Notably, this was a shithole. But a specific kind of shithole. It was a shithole with a gilded cover on top. She'd seen similar things in the past. This city used to be a tourist trap of the highest quality, but tourism dropped while the trap remained. The Boardwalk was nice enough, but walk only a little bit away and the nice storefronts disappeared, and then the "local places that the tourists don't know about" that tourists go to disappear fairly quickly, and then… a lot of boarded up stores. A lot of people with unnamed illnesses selling very cheap silverware and electronics and what should not be even classified as food from tiny hole-in-the-wall stores.

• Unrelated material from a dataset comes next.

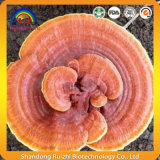 Concentrado quebrado Ganoderma Lucidum Powder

It was a dying city. The city's wealthy were in the process of walling themselves away from the misery of the rest. They didn't see what was going to happen. They would get devoured by their own. She'd seen it on Omega. The restless poor, drawn in by Cerberus's promises. It didn't even matter if those promises were true. They never were.
There was some very good coffee, though. Never underestimate the value of good coffee. It's not a great sleep substitute, but twitchiness could be seen as wakefulness in a certain light.
She took another sip of her coffee only to find out it was empty. She threw it to a nearby bin without looking.
"Nice shot." A male voice said. She turned to it.
Blond was her first thought. Very blond. And blue eyes. And large. Her mind organized itself. The guy was large. Muscular, and wearing a shirt and jeans that seemed designed to show it off.
"Thank you." She said, smiling. Just before the pause got awkward, she added "You think you can do it too?"
"Well..." he said, rolling the word out, "I don't have a coffee."
She laughed. "Go get one, then."
"What, and leave you here all alone?" He asked. Definitely very blue eyes.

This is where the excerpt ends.